Saghar Shahidi-Birjandian and Yatana Yamahata’s (2026) contribution to E-International Relations issues a compelling challenge to the discipline of International Relations (IR). Diagnosing a profound democratic deficit in existing global institutions—from the United Nations Security Council’s veto architecture to the bureaucratic inertia of multilateral agencies—they argue that global governance already shapes everyday life in profound and unaccountable ways (Keohane 2015). In response, the authors call for IR scholars to reposition themselves as educators, facilitators, and archivists: demystifying power structures for ordinary citizens, creating spaces for dialogue, and systematically documenting “participatory global political imaginaries” that emerge from local and transnational communities. This, they insist, constitutes a transgenerational duty—one that moves beyond elite critique to foster a bottom-up redesign of political units and the global order that connects them (Shahidi-Birjandian and Yamahata 2026; Acharya 2014, 2023; Coulthard 2014; Simpson 2017).

Alan Koch’s (2025) framework of International Coexistence Studies (ICS), elaborated in The Gadfly Doctrine, offers precisely the multigenerational pedagogical solution required to translate this vision into sustained praxis. Where Shahidi-Birjandian and Yamahata (2026) rightly identify the failures of state-centric, hierarchical institutions and the vitality of community-led alternatives—ranging from Sudanese Emergency Response Rooms to Haida Nation governance and Kurdish democratic confederalism—ICS supplies an ontological and epistemological architecture that makes those alternatives teachable, scalable, and enduring.
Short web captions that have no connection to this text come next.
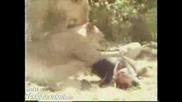 Video - Wild Lions Eat Man Alive - Toxicjunction.com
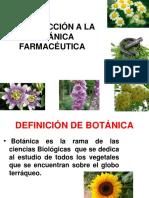 Clase 1 Botanica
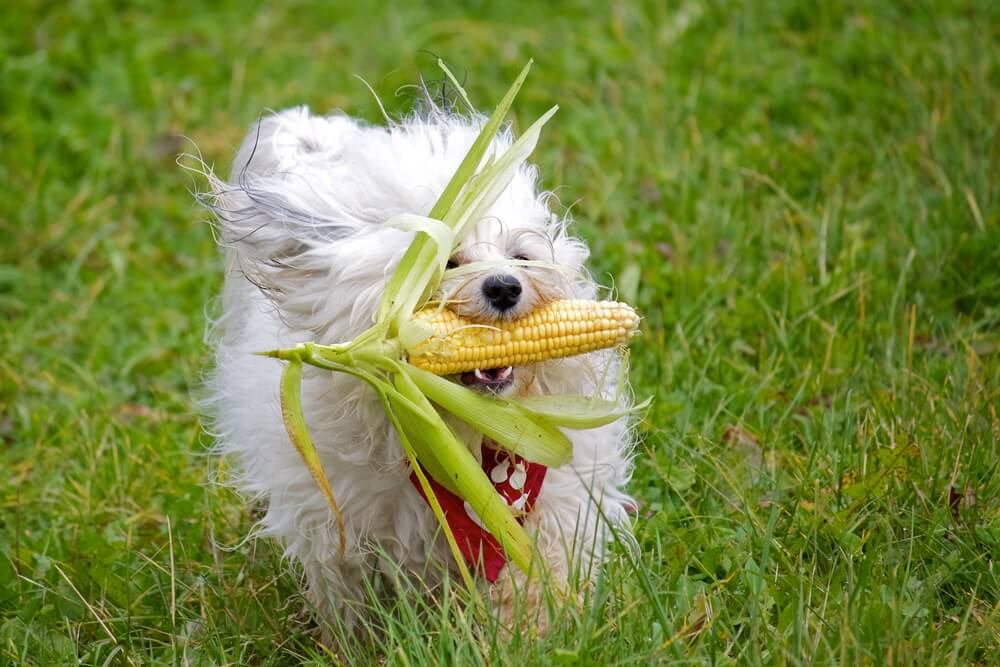 dog-carries-ear-of-corn-in-his-mouth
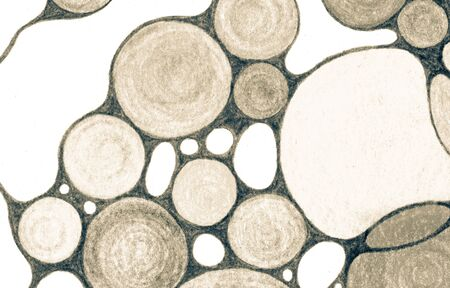 Cell circle shapes pencil drawing background. Childish educational chemical backdrop with abstract circles minimal grid. Round shapes doodle background in sepia colors.
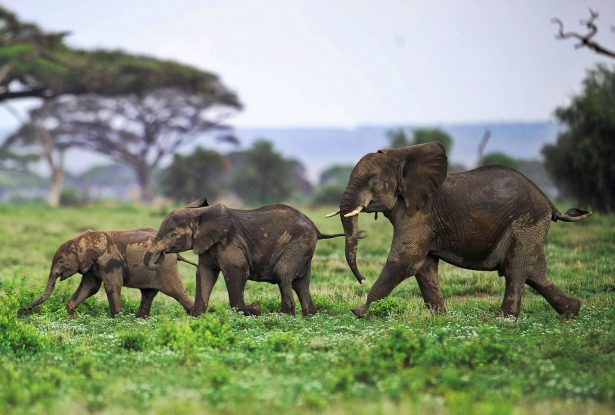 Elephant calves playing at the Amboseli game reserve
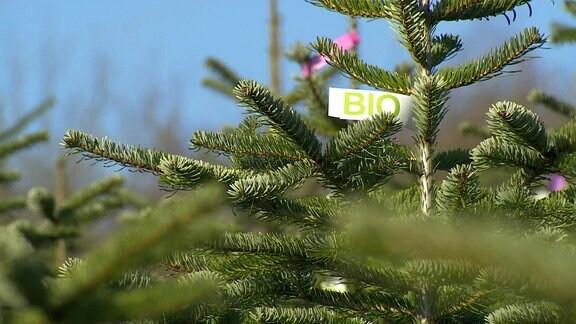 Weihnachtsbaum mit Bio-Siegel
Rather than treating participatory imaginaries as episodic responses to institutional collapse, ICS reframes global order as a resilient “crystalline lattice” of structured coexistence among states, civilisations, Indigenous polities, and structural power actors. This lattice is not imposed from above but continually recalibrated through interactions that honour interconnectedness, redundancy, subsidiarity, and cultural pluralism.

The pedagogical core of ICS directly enacts the authors’ call to meet communities where they are. By integrating non-Western traditions—Tianxia relationality, Panchsheel principles, Ubuntu ethics, the ASEAN Way, and Indigenous legal ontologies—into a pluralistic curriculum, ICS equips scholars and citizens alike to recognise and nurture diverse modes of being without privileging any single ontology (Qin 2007; Jaishankar 2020; Kotzé 2016; Trownsell 2021).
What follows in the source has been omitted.